Personal information
- Full name: Goldsmith Collins
- Date of birth: 16 September 1901
- Place of birth: Malvern, Victoria
- Date of death: 27 April 1982 (aged 80)
- Place of death: Panton Hill, Victoria
- Original team(s): Fitzroy Juniors
- Height: 183 cm (6 ft 0 in)
- Weight: 86 kg (190 lb)

Playing career^{1}
- Years: Club / Games (Goals)
- 1922–1928: Fitzroy / 64 (9)
- ^{1} Playing statistics correct to the end of 1928.

Career highlights
- VFL premiership: 1922; Fitzroy Club Champion: 1923;

= Goldie Collins =

Australian rules footballer, born 1901

Goldsmith Collins (16 September 1901 – 27 April 1982) was an Australian rules footballer who played with Fitzroy in the VFL.

He made his debut with Fitzroy in 1922 and the following season was the club's best and fairest.
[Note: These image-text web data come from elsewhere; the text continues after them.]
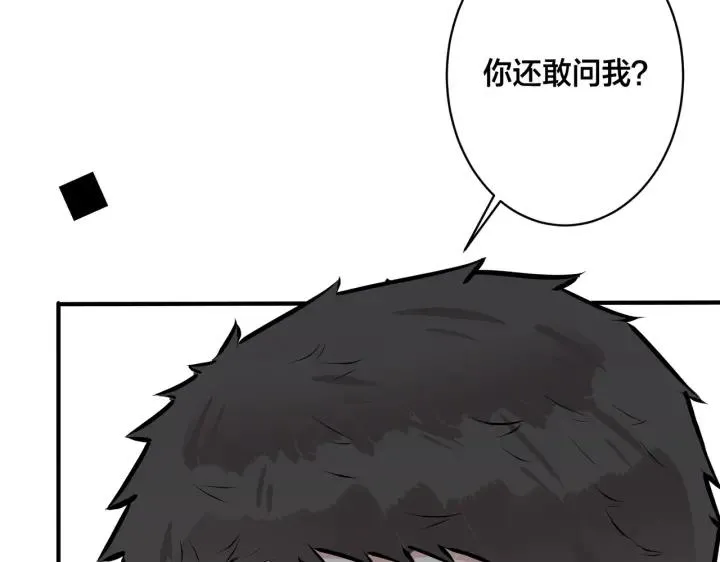 番外35 那我给你公平85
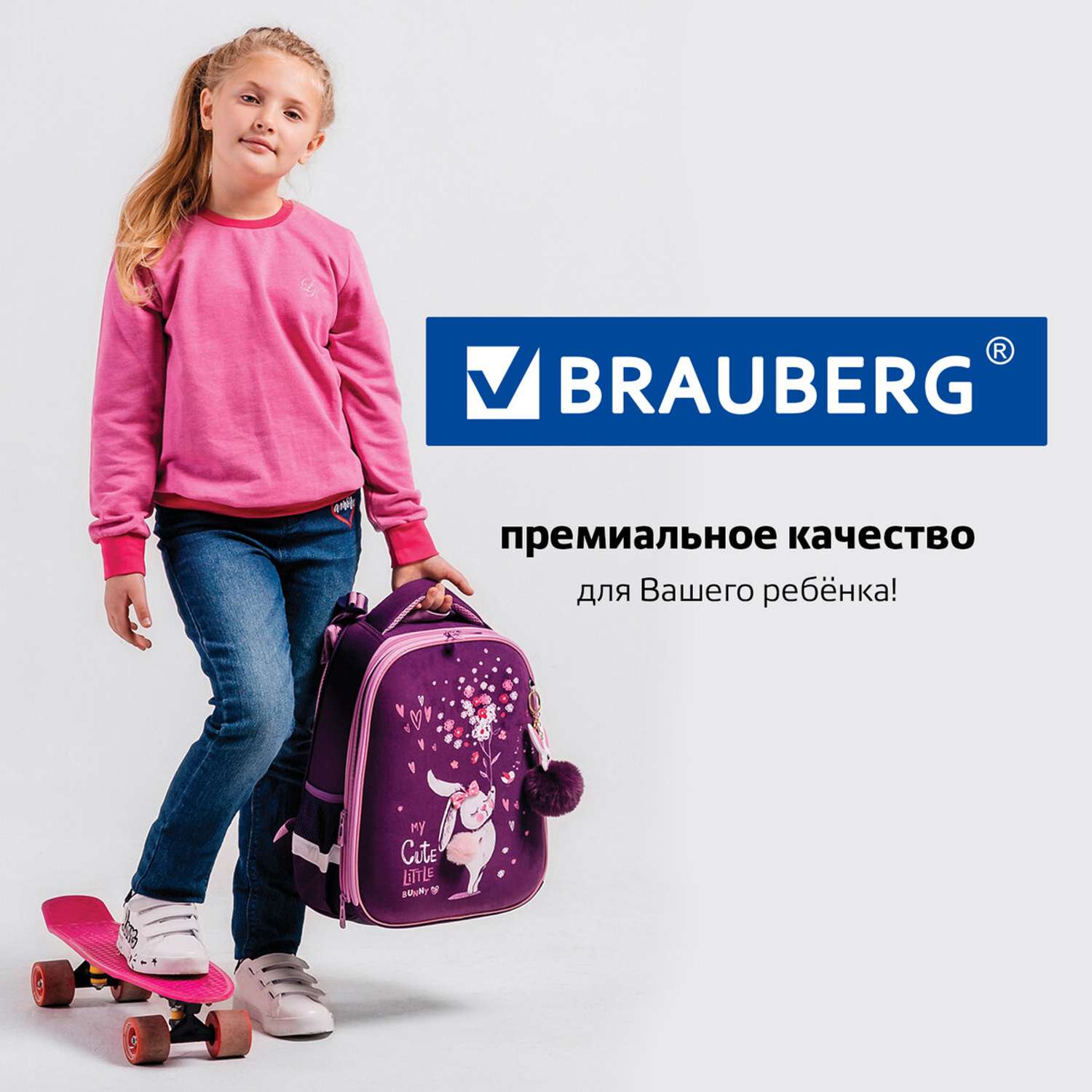 Ранец Brauberg Premium с брелком Little Bunny - фото 13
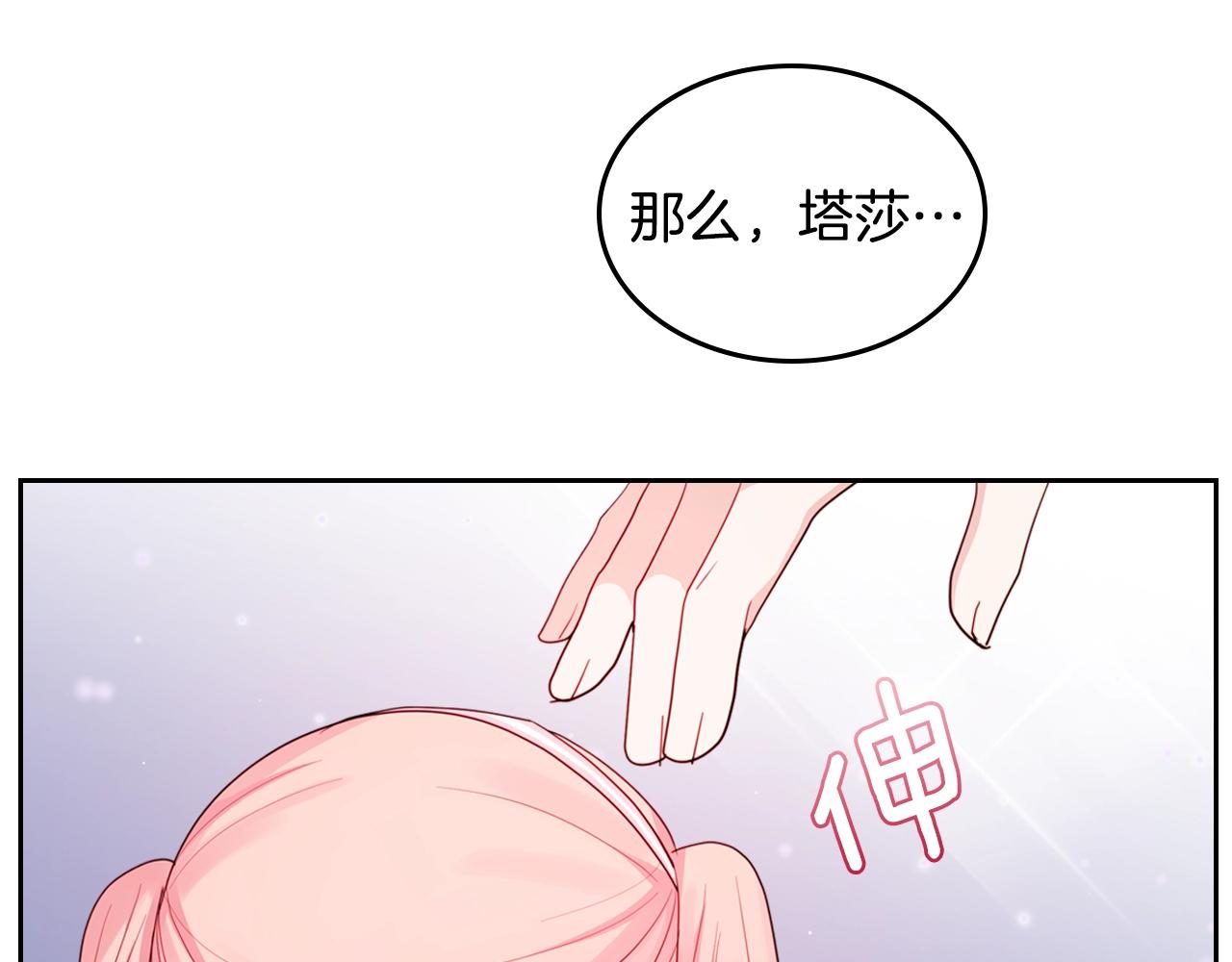 第24话 妹控完全化！18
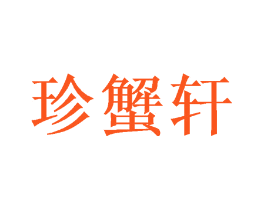 珍蟹轩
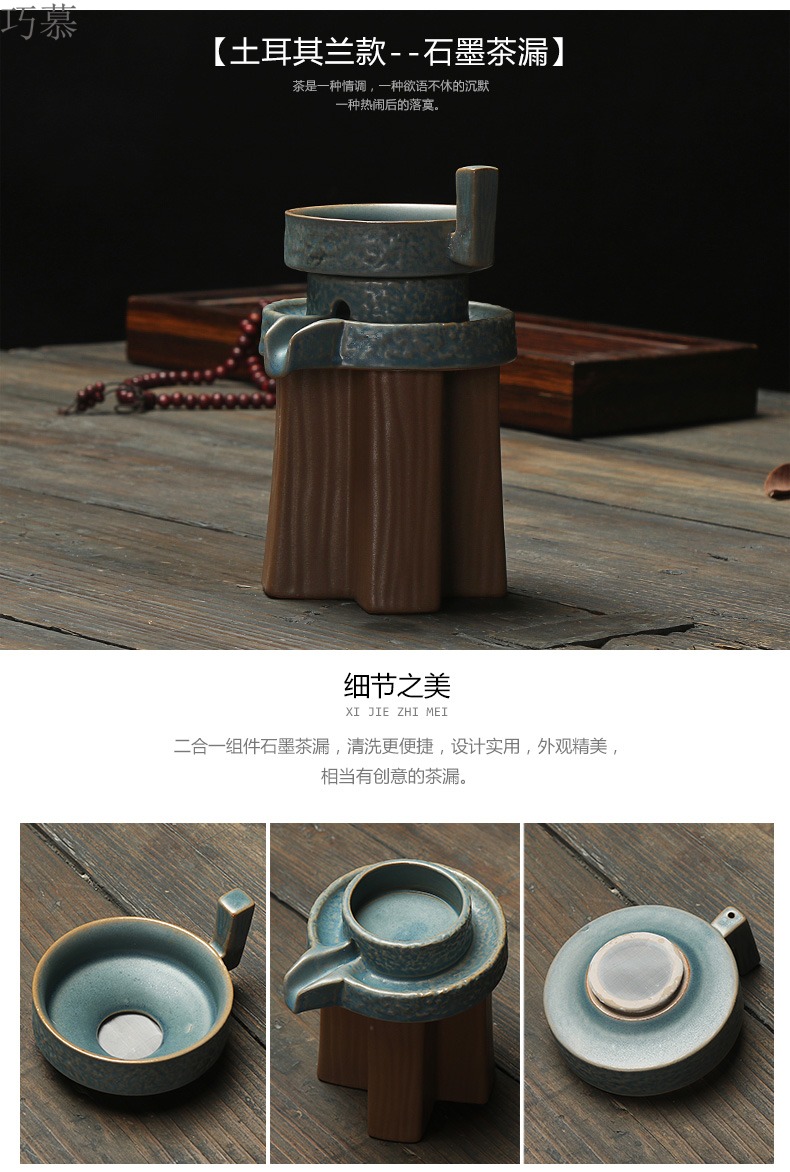 Qiao mu coarse pottery) fortunes stone mill suit creative tea kungfu tea filter filter net cloth tea taking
His brothers, Harry and Norm both played for Fitzroy.

==Clashes with the law==
===Vexatious litigant===
On 27 March 1953, on the basis of his having "instituted 40 litigations in the last five years", Collins was declared a vexatious litigant.

===Contempt of court===
Later that year, was jailed for four months, by the Supreme Court, for contempt of court, when he assaulted a detective who was attempting "to take him into custody to serve a term of one month imposed for an earlier contempt in writing insulting letters to judges of the court".

===Violent behaviour===
In April 1954, already in Pentridge Gaol, serving the earlier sentence, and, once again, charged with contempt of court, he put on such an extraordinary display (shouting insults at the judge, etc.) that the judge collapsed. Once the judge had recovered enough to be removed from the court, the Chief Justice, Sir Edmund Herring, was called to the court. Herring adjourned the hearing indefinitely and ordered that Collins be returned to Pentridge. Collins, then, "fought violently with two warders and a court policeman and was hand cuffed by Detective-Sergeant W. W. Mooney, who had joined in to help them".